2 thoughts on ““We can be good even where we’re not perfect”

  1. While it’s certainly great that the vulnerability was addressed that quickly, I think knocking “Patch Tuesday” in the same breath is unfair. A later post of yours does not put the two ideas together, but the entire reason Microsoft went from ‘patching whenever an issue arose’ to ‘patching on the second Tuesday of the month’ was to offer consistency to sysadmins the world over. If you’re responsible for thousands of computers, and need to *test* the patches before deploying them to workstations, you need to work on a schedule. I may not love everything Microsoft does, but this was a very good one. Picture all that user rage about frequent Fx updates, and channel that to dozens of MS security updates a year. Microsoft does still do ‘out of band’ updates when vulnerabilities are severe, and seems to have a roughly 5 day turnaround on that.

    Policy matters aside, that was indeed great work by RelEng. I’m just trying to highlight the sysadmin side of the equation, which I fear Mozilla ignores.

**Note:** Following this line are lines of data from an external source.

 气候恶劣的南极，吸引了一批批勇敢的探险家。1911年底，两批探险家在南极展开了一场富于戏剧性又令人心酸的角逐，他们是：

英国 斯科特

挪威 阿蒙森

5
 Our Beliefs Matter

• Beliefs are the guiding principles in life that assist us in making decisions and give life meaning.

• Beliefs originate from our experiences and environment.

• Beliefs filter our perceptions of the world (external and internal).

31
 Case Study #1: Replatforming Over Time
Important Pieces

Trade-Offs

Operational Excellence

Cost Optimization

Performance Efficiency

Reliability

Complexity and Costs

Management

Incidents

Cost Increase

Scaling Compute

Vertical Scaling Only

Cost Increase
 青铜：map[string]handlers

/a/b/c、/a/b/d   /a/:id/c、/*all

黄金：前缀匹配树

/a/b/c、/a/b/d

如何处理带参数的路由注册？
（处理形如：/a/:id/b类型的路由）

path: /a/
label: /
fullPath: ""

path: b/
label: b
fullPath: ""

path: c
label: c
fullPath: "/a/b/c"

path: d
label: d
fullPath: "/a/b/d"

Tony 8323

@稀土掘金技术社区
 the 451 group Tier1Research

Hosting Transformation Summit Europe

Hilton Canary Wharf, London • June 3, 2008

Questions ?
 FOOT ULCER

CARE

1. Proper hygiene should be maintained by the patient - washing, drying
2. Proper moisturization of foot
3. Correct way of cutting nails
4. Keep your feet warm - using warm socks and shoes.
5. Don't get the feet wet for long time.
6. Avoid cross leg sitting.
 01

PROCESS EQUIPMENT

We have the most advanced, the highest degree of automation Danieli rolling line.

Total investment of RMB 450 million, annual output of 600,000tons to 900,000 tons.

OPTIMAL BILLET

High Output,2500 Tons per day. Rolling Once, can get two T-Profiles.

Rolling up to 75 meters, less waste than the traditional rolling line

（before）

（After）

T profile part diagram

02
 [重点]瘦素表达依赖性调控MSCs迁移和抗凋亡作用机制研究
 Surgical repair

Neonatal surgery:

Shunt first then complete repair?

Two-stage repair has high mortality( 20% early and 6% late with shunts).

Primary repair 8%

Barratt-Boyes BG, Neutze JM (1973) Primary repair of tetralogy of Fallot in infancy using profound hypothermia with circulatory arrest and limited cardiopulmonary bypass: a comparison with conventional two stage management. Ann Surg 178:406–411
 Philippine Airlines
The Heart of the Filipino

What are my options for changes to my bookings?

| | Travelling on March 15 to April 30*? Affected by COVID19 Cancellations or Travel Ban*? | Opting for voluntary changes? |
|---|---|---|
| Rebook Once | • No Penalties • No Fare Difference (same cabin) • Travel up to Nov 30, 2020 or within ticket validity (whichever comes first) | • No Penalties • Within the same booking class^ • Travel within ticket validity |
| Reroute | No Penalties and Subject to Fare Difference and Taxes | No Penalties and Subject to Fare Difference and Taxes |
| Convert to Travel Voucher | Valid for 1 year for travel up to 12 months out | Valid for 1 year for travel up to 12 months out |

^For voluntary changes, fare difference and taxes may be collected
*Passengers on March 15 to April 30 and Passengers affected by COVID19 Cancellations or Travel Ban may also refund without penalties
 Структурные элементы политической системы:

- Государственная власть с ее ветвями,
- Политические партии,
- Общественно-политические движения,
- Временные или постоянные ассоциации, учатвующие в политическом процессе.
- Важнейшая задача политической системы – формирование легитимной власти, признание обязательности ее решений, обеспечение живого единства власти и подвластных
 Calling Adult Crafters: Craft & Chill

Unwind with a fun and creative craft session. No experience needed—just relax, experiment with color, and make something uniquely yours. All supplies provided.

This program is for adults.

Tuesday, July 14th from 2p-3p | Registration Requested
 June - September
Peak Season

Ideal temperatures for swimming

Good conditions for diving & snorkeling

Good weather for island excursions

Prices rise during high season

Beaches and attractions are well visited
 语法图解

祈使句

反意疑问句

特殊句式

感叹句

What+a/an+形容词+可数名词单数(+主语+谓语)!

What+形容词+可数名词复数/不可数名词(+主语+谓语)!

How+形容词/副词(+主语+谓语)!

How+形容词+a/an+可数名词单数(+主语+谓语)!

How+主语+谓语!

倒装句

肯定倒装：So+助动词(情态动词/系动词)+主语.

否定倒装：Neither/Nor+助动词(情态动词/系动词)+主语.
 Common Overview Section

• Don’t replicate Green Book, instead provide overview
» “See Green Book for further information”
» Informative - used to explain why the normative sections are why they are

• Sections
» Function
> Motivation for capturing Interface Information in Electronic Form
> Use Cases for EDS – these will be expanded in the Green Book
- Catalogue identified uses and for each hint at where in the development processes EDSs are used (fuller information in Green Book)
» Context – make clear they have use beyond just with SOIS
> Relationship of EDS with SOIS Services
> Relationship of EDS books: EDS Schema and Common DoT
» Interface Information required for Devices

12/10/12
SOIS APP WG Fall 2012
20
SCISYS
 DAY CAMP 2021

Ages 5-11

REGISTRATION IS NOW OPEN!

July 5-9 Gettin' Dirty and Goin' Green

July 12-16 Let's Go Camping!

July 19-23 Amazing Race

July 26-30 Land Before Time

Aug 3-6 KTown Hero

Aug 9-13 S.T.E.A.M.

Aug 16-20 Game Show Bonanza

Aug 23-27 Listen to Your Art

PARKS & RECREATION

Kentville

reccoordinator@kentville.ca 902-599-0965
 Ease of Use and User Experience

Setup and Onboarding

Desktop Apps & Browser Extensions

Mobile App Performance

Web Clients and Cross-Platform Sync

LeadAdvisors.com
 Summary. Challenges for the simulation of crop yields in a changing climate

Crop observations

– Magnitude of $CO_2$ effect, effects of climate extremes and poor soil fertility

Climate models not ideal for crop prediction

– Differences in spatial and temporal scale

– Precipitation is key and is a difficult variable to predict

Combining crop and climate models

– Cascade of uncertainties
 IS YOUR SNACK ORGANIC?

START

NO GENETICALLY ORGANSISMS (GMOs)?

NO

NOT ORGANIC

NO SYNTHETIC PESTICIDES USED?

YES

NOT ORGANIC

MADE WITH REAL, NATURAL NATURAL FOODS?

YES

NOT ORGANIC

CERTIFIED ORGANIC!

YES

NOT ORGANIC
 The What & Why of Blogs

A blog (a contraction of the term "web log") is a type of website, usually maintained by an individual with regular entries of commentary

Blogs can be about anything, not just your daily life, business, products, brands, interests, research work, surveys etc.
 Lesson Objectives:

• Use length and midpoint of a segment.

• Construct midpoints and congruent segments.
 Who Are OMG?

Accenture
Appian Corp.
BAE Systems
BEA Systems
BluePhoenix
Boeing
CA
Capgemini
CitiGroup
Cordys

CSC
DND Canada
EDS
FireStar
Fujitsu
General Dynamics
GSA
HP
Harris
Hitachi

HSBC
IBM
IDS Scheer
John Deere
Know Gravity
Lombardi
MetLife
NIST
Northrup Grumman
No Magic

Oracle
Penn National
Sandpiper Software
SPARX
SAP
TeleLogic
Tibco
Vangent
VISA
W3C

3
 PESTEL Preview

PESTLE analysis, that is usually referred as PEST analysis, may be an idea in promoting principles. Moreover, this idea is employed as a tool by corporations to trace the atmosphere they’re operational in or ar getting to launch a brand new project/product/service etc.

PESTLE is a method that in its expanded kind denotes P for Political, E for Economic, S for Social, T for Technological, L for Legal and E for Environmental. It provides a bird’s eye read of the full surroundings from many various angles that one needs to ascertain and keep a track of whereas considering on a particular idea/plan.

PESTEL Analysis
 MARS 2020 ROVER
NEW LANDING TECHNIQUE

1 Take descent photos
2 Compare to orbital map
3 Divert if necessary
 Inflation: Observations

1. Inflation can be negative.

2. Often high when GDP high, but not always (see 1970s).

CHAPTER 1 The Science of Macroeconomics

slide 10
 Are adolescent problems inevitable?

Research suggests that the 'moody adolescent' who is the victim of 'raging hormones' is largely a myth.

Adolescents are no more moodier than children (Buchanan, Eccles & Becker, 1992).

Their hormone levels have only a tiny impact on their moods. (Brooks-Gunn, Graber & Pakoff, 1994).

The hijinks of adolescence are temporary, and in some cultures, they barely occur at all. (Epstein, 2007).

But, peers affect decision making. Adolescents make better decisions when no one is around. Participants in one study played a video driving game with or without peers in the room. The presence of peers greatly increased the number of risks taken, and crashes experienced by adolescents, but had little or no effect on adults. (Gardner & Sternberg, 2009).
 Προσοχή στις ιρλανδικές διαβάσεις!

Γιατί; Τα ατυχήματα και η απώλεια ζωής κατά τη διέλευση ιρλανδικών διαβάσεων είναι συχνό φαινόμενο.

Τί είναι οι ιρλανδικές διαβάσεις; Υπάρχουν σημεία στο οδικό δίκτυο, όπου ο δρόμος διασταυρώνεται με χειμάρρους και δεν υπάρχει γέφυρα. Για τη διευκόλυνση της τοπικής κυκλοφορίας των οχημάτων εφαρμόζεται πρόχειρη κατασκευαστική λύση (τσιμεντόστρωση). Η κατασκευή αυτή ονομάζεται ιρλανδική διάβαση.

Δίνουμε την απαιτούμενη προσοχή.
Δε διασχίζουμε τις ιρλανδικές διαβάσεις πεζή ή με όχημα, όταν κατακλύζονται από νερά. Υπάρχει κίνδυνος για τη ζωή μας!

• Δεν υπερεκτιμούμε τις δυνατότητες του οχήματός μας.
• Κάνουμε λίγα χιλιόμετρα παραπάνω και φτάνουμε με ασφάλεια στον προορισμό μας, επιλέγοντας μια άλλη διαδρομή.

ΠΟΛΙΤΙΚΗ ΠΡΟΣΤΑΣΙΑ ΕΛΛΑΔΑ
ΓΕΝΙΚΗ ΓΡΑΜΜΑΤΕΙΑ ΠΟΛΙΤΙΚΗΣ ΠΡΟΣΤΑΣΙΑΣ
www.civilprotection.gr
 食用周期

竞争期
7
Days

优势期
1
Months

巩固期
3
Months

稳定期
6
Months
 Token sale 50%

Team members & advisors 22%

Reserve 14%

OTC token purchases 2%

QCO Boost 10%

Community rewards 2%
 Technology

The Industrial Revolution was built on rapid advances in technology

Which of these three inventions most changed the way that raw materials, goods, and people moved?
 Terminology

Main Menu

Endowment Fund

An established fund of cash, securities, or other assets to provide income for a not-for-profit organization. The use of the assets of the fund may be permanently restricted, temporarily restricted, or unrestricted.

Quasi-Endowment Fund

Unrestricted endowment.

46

  2. Gerv, full agreement here. Kudos to everyone helping to react so speedily, from those who investigated, found and fixed the bug to release management, engineering and QA. We’ve come a long way in that regard.

    That said, while we already made some great efforts to reduce attack surface for as-yet-unknown vulnerabilities, I think that incident has taught us that we need to become even better there.